Once you’ve identified your “customer advocates,” how you engage with them is tricky ground. A request to become a cheerleader only works if the person is 16 years old and enjoys the pageantry of high school football.
McKinsey recently published a point of view on innovation that included this passage:
“Customers — empowered by digital tools and extensive peer-reviewed knowledge about products and services — now often do a better job of choosing among buying options than companies do. Switching costs are low. Most significant, the former passivity of customers has been superseded by a desire to fulfill their own talents and express their own ideas, feelings, and thoughts. As a result, they may interpret efforts to win their loyalty as obstacles to self-actualization.”

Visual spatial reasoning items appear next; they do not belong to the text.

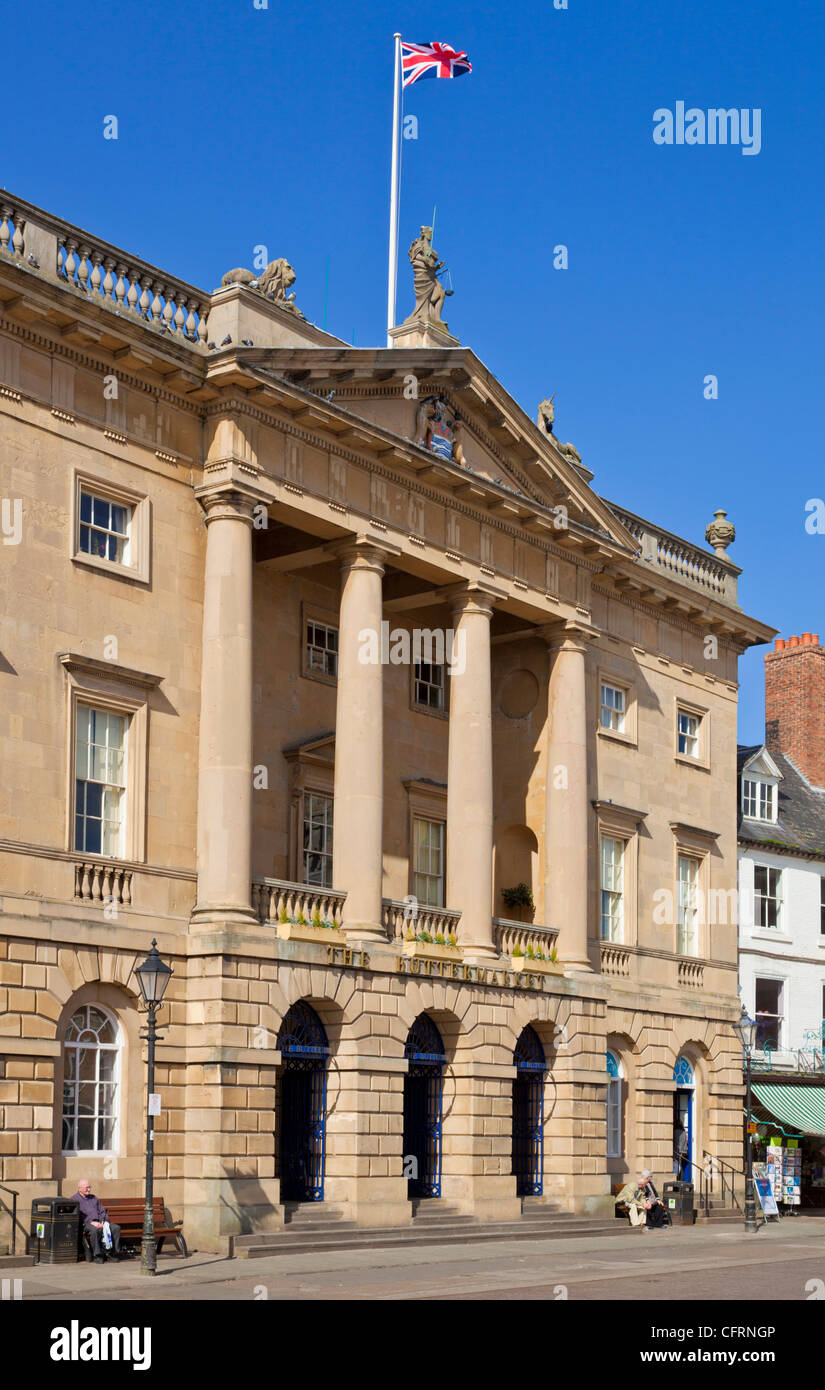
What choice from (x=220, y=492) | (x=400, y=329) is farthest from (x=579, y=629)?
(x=220, y=492)

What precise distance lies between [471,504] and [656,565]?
8.78 metres

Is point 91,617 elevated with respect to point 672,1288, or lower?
elevated

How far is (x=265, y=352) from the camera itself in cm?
3303

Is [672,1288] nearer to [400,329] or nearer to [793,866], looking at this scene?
[400,329]

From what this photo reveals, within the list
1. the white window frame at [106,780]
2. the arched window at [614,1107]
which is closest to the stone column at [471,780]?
the arched window at [614,1107]

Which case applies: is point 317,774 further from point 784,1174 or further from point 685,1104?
point 784,1174

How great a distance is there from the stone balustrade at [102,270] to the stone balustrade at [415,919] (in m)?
11.4

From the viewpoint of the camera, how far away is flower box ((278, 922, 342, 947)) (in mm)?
32125

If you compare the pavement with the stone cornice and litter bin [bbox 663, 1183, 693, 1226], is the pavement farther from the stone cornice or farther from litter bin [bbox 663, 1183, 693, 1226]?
the stone cornice

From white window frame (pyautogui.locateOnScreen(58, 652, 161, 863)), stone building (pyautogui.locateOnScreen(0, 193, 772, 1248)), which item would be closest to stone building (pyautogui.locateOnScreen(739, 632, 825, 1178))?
stone building (pyautogui.locateOnScreen(0, 193, 772, 1248))

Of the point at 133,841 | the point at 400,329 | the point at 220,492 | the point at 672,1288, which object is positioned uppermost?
the point at 400,329

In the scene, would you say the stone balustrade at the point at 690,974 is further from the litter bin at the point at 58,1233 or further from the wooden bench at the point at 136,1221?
the litter bin at the point at 58,1233

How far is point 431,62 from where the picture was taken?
130 feet

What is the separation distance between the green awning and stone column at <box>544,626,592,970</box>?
1081 centimetres
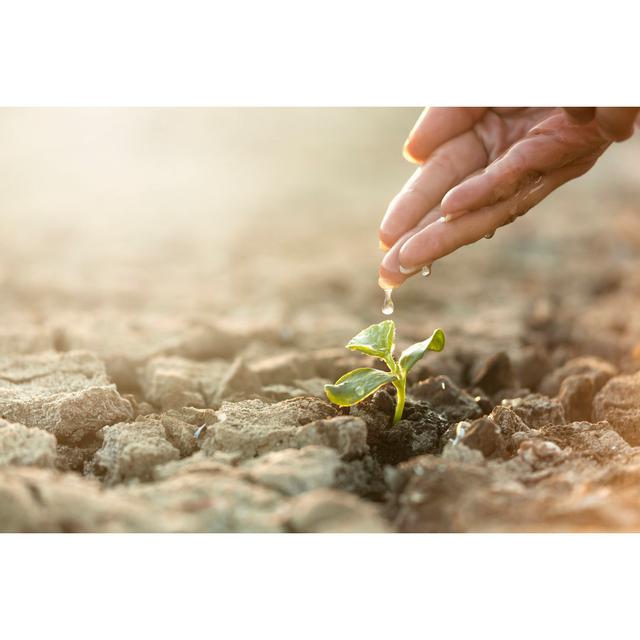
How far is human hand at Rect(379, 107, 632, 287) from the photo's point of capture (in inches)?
71.4

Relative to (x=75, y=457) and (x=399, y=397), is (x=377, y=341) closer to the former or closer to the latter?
(x=399, y=397)

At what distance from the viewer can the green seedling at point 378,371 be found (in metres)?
1.63

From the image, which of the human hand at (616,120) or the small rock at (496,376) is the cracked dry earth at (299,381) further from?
the human hand at (616,120)

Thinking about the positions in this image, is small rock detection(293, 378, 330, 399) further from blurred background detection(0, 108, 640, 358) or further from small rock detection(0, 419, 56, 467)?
small rock detection(0, 419, 56, 467)

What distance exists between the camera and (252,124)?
6480 mm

Customers Don’t Want to Feel Handled
Yet, most people enjoy recognition and even attention.
As Hamlet put it, “Ay, there’s the rub.”
Finding answers to this quandary calls for experiments.
We certainly haven’t cracked the code with “customer advocates,” but we’re trying new things. For example, as our campaigns continue to blend owned media and conventional PR, we’re taking matters into our own hands to tell customer stories like this one:Beyond the obvious, this type of engagement also allows for the company to develop more meaningful relationships with its customers.
Again, we’re not saying that this is the answer to “customer influence” fragmentation.
Instead, it’s about experimenting and repeating the activities that work.